The Reform Model SAM

The Schoolwide Applications Model (SAM) emerged from an eight-year research partnership between faculty from the University of Kansas and the Kansas City, Kansas (USD 500) School District.  The research, which culminated in 2006, was addressed to two questions:  1) can general and special education be combined in a manner consistent with federal and state law and applied in such a way that all students will benefit from the sum of all available school resources?  and 2) can schoolwide positive behavioral interventions and support (SWPBIS) become a driver for changing school culture (“enculturation”) in a way that results in increased academic achievement for all students, all subgroups?  Much of this effort was published in a series of articles in scientific journals and subsequently summarized in two recent books:  Sailor, W., Dunlap, G., Sugai, G., & Horner, R. (2009). Handbook of positive behavior support.  New York:  Springer; and Sailor, W. (2009).
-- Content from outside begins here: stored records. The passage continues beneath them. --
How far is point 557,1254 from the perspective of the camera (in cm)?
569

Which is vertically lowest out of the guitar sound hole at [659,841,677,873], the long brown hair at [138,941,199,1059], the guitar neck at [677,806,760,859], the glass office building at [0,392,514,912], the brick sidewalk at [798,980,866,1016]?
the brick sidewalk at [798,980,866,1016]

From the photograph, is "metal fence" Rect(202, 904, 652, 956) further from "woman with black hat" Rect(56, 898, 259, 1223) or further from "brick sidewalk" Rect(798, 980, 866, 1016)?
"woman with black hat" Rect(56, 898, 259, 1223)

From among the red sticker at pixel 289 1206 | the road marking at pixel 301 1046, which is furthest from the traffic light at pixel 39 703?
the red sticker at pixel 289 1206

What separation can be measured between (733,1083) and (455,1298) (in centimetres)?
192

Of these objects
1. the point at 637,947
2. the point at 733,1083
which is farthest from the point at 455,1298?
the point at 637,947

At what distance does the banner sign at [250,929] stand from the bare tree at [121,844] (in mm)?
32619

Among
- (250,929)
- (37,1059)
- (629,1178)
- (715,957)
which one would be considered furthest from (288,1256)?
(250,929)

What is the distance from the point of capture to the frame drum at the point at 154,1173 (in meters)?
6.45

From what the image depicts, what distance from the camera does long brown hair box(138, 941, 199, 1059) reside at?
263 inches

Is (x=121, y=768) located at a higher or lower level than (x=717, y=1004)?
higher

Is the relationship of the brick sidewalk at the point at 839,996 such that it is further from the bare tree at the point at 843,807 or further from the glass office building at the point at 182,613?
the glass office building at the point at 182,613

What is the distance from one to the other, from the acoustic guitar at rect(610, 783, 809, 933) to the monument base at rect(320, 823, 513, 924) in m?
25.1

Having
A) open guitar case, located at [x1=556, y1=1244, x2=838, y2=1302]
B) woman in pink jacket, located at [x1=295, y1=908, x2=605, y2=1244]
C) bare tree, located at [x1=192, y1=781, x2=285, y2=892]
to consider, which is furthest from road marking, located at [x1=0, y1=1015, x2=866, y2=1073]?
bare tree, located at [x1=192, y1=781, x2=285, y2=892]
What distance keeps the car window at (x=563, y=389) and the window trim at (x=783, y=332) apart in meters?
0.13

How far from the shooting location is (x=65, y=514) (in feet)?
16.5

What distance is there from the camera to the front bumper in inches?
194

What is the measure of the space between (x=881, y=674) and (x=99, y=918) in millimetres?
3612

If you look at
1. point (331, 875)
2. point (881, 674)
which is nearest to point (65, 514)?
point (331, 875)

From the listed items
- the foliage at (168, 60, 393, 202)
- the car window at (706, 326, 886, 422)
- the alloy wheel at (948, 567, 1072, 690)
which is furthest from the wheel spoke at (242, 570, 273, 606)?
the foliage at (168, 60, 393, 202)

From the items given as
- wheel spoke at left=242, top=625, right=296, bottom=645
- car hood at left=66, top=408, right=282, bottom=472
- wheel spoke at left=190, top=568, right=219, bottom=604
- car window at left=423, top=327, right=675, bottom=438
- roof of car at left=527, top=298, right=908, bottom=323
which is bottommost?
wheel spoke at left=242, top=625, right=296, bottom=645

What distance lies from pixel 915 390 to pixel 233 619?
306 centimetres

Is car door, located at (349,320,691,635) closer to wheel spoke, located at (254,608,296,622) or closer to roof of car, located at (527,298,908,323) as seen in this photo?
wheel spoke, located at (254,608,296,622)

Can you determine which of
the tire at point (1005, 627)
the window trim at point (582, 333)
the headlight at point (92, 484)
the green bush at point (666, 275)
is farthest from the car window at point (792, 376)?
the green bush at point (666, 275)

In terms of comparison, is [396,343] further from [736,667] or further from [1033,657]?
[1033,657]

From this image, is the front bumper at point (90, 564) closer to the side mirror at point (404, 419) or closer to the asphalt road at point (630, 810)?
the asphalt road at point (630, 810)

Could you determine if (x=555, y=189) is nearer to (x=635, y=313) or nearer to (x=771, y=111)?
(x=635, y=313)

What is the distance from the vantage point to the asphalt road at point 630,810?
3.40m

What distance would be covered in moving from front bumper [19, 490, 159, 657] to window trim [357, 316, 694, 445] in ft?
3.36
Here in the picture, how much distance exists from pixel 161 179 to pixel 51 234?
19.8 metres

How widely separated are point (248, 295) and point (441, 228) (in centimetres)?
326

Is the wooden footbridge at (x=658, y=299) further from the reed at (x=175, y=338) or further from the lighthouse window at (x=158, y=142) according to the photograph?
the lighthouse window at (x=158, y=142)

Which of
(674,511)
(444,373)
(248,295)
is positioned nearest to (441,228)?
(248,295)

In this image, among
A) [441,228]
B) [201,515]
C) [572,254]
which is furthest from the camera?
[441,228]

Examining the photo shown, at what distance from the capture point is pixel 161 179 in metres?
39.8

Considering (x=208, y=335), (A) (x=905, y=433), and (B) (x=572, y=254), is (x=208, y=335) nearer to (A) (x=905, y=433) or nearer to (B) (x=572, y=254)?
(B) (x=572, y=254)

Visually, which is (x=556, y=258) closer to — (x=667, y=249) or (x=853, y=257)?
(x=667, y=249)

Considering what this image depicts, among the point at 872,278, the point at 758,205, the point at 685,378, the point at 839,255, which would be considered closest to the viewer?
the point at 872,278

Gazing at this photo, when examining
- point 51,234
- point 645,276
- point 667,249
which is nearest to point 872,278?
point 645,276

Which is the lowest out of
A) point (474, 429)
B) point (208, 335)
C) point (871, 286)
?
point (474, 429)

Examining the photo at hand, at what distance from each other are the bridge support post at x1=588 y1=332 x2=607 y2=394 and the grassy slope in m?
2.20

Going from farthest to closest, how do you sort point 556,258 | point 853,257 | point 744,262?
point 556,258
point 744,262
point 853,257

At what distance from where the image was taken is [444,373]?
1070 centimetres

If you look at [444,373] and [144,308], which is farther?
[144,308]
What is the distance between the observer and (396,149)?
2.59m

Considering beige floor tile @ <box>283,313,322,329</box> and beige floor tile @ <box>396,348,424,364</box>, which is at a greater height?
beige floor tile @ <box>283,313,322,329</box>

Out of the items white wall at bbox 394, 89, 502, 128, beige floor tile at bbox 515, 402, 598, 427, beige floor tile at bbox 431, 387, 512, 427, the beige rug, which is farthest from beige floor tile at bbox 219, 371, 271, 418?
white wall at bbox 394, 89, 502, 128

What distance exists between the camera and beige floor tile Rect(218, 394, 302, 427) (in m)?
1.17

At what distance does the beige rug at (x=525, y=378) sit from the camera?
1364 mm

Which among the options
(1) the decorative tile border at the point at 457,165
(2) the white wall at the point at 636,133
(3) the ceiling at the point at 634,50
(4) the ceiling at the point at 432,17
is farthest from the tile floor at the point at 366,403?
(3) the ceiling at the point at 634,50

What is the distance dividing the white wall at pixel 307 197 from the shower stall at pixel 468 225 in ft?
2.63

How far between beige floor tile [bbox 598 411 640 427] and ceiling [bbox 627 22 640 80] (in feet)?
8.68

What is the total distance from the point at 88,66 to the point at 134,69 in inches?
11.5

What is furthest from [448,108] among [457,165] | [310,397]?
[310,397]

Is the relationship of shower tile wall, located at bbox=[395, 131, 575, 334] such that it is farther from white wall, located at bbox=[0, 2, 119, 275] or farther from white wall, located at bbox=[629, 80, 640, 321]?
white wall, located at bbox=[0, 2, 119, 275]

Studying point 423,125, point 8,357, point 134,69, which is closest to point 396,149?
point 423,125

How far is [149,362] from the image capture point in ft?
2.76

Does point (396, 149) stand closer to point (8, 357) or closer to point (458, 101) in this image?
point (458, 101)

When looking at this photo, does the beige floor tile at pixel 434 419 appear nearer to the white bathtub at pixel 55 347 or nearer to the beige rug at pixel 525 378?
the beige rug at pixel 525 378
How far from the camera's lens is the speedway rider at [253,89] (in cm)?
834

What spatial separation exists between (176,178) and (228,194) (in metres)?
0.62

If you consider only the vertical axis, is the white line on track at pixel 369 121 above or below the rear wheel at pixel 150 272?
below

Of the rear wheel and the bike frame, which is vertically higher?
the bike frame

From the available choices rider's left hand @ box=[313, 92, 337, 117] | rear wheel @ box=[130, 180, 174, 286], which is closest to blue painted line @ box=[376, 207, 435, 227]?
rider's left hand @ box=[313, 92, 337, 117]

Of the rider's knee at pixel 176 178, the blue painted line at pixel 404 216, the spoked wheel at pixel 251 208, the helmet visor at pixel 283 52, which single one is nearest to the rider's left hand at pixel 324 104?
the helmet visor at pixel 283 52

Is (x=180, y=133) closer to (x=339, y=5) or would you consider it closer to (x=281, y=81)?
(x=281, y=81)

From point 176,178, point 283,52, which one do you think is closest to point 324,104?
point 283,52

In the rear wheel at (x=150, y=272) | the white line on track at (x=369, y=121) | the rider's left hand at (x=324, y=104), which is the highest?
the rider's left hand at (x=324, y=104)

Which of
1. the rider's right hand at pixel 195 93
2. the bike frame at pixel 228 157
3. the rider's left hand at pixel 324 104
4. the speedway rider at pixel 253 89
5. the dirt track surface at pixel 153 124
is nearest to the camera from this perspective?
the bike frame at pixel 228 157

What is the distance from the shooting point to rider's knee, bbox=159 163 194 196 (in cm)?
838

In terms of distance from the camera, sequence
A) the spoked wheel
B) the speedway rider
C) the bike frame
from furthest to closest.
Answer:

Making RTI work. San Francisco, CA:  Jossey-Bass.

When SAM was exported to Ravenswood in East Palo Alto and to New Orleans, schoolwide response to intervention (RTI) was added as a guiding framework for instruction.  A community schools framework was also added to strengthen schools’ relationships with their communities and families.  The SAM Analysis System (SAMAN) was developed in 2002 to estimate the fidelity over time with which SAM is implemented in each participating school.  This tool underwent psychometric analysis between 2002 and 2007 and is now considered to be reliable and valid for its purposes.